I prayed about it often, asked God, cried out to Him, even begged Him to take the strong cravings away, but still they continued. I asked for will power to withstand the cravings and at times I could control them, but at other times they controlled me. I tried all sorts of things to try and get free, but nothing worked. I often felt it was like being an alcoholic, but with food as the problem substance. How I envied alcoholics the fact that they could put the stopper on the bottle. There did not seem to be a way for me to do that as I had no option but to eat every day.
In early 2014 I came to a point of despair, having come to the conclusion that I was not going to find an answer this side of the grave. I knew my life was crippled by this emotionally, mentally, and spiritually as well as physically. I was depressed and could not get any relief. In desperation I went searching the internet and found to my surprise that there was indeed such a condition as food addiction; that scientists had shown that for some people certain foods were toxic causing chemical reactions in the brain producing powerful cravings in just the same way as alcohol can do.
Adding “Christian” to “Food addiction” on Goggle brought me to Full of Faith and my life changed. I read every word on the website and knew straight away that God had brought me to the answer I had been seeking for over 50 years. I learned that the substances that caused my cravings were the refined carbohydrates and for someone with this condition one bite of any food containing sugar or flour had the potential to cause major problems.
With hope in my heart I prayed about this and God gave me a picture. It was of a dungeon, there was a figure inside cowering in a corner, but the door was open and light was flooding in where for so many years there had been gloom and darkness. He showed me that I was that figure. To be free all I had to do was get up and walk out.
That sounded simple. However I knew eating without flour and sugar for the rest of my life was an enormous step, but this was a life and death moment for me. So 22nd May 2014 was the day I handed it all over to God. I planned my meals carefully with no flour or sugar and I ate what I had planned and nothing else. I got up and tentatively walked out of the dungeon of food addiction …to a life of freedom.

### Data
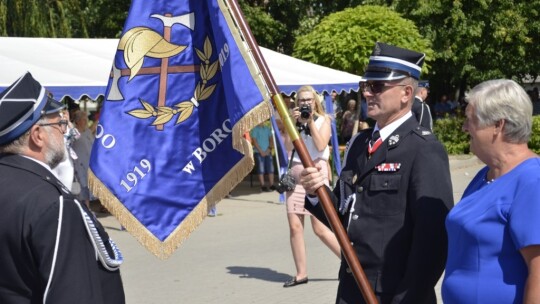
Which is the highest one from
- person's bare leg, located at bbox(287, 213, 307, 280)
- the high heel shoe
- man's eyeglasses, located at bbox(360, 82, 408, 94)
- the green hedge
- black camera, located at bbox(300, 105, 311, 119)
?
man's eyeglasses, located at bbox(360, 82, 408, 94)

### Set of tasks
1. According to the account of food addiction, why did the writer envy alcoholics? Answer in one to three sentences.
2. Resume the account of food addiction, starting after its final sentence.

### Exercise results
1. The writer envied alcoholics because they could put the stopper on the bottle and stay away from their problem substance. The writer saw no way to do the same with food, since eating every day was unavoidable.

2.
Today I am still on the pathway. One day at a time, by the grace of God and with His strength, I stick to my daily food plan. One day at a time is all God asks. I haven’t got to worry about tomorrow until it comes. The dungeon is still there with its open door and I know that with just one bite I would be back on the inside. I don’t want to go there. Freedom is wonderful. My life has been changing in every way since May 2014. Physically, emotionally, mentally and spiritually God has been healing this crippled life as I have worked through the 12-steps with Pam’s leading.
I am no longer hiding - now I can be real.
I am no longer dependent on food to satisfy my emotional needs - now I am free.
I am no longer in despair - now I have hope.
I am no longer struggling to cope - now I am learning to live.
And I could add many, many more benefits of walking this pathway.
I am so grateful to God for bringing me to where I am today - to him be the glory!
God has been growing a desire in my heart to help others and to share the good news that there is a way to live that brings freedom from food addiction. I particularly have a heart for people in the UK who are suffering, as I was for so long, and have not found the information they need to set their feet on the pathway to freedom.
I am happy and excited to be supporting Pam and the other ministry leaders in this life-changing ministry to the food addicts of the world.